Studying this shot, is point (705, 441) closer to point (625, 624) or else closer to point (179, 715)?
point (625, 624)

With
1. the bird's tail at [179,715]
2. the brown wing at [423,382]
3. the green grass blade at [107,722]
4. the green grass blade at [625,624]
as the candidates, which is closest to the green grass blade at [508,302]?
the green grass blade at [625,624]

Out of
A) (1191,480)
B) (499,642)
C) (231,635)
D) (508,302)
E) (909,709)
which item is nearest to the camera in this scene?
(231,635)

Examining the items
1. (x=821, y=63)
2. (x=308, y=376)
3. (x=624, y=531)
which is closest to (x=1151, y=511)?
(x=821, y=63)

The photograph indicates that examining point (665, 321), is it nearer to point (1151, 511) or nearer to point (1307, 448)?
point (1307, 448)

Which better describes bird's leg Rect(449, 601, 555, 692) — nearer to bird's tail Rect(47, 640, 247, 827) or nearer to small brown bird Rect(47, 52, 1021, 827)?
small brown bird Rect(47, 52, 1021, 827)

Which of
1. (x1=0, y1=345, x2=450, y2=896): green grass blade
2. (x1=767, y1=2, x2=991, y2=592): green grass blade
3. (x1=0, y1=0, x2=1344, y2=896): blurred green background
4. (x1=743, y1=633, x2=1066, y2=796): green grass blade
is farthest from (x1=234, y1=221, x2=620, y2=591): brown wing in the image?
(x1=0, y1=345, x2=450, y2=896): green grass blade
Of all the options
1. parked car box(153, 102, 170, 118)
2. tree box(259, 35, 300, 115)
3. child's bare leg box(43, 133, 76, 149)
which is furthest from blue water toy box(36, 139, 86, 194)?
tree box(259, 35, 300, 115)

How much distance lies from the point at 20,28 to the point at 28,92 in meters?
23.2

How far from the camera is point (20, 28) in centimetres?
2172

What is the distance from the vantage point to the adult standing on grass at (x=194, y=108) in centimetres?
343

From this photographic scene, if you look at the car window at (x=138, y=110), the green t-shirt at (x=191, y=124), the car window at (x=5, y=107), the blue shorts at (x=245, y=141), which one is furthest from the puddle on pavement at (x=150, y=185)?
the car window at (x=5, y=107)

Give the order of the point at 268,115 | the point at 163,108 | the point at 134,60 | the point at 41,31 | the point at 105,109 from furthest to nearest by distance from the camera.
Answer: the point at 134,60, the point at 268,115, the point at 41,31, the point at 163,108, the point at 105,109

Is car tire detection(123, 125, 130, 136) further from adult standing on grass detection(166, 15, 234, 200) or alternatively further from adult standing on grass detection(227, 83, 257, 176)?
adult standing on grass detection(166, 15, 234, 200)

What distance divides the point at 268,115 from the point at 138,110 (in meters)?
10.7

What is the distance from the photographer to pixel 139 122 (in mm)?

______

WHAT YOU WILL DO: Return all of the entries above word for word, with no changes to any line.

EXERCISE SOLUTION:
Studying this shot, is point (705, 441) closer to point (625, 624) or else closer to point (179, 715)?
point (625, 624)

With
1. the bird's tail at [179,715]
2. the brown wing at [423,382]
3. the green grass blade at [107,722]
4. the green grass blade at [625,624]
as the candidates, which is closest to the green grass blade at [508,302]?
the green grass blade at [625,624]

Out of
A) (1191,480)
B) (499,642)
C) (231,635)
D) (508,302)
E) (909,709)
which item is nearest to the camera in this scene?
(231,635)

Examining the items
1. (x=821, y=63)
2. (x=308, y=376)
3. (x=624, y=531)
which is closest to (x=1151, y=511)?
(x=821, y=63)

The photograph indicates that examining point (665, 321), is it nearer to point (1151, 511) or nearer to point (1307, 448)?
point (1307, 448)

Which better describes bird's leg Rect(449, 601, 555, 692) — nearer to bird's tail Rect(47, 640, 247, 827) or nearer to small brown bird Rect(47, 52, 1021, 827)?
small brown bird Rect(47, 52, 1021, 827)

Which of
1. (x1=0, y1=345, x2=450, y2=896): green grass blade
2. (x1=767, y1=2, x2=991, y2=592): green grass blade
3. (x1=0, y1=0, x2=1344, y2=896): blurred green background
4. (x1=743, y1=633, x2=1066, y2=796): green grass blade
is farthest from (x1=234, y1=221, x2=620, y2=591): brown wing in the image?
(x1=0, y1=345, x2=450, y2=896): green grass blade
Of all the options
1. parked car box(153, 102, 170, 118)
2. tree box(259, 35, 300, 115)
3. child's bare leg box(43, 133, 76, 149)
which is furthest from blue water toy box(36, 139, 86, 194)?
tree box(259, 35, 300, 115)

How much distance lies from the point at 20,28 to the point at 28,92 in meters?
23.2

How far from the camera is point (20, 28) in centimetres?
2172

What is the distance from the vantage point to the adult standing on grass at (x=194, y=108) in centimetres?
343

From this photographic scene, if you look at the car window at (x=138, y=110), the green t-shirt at (x=191, y=124), the car window at (x=5, y=107), the blue shorts at (x=245, y=141), which one is furthest from the puddle on pavement at (x=150, y=185)?
the car window at (x=5, y=107)

Give the order of the point at 268,115 | the point at 163,108 | the point at 134,60 | the point at 41,31 | the point at 105,109 from furthest to nearest by distance from the camera.
Answer: the point at 134,60, the point at 268,115, the point at 41,31, the point at 163,108, the point at 105,109

Is car tire detection(123, 125, 130, 136) further from adult standing on grass detection(166, 15, 234, 200) or alternatively further from adult standing on grass detection(227, 83, 257, 176)?
adult standing on grass detection(166, 15, 234, 200)

What distance divides the point at 268,115 from the point at 138,110 (in meters)?
10.7

What is the distance from the photographer to pixel 139 122 (in mm)?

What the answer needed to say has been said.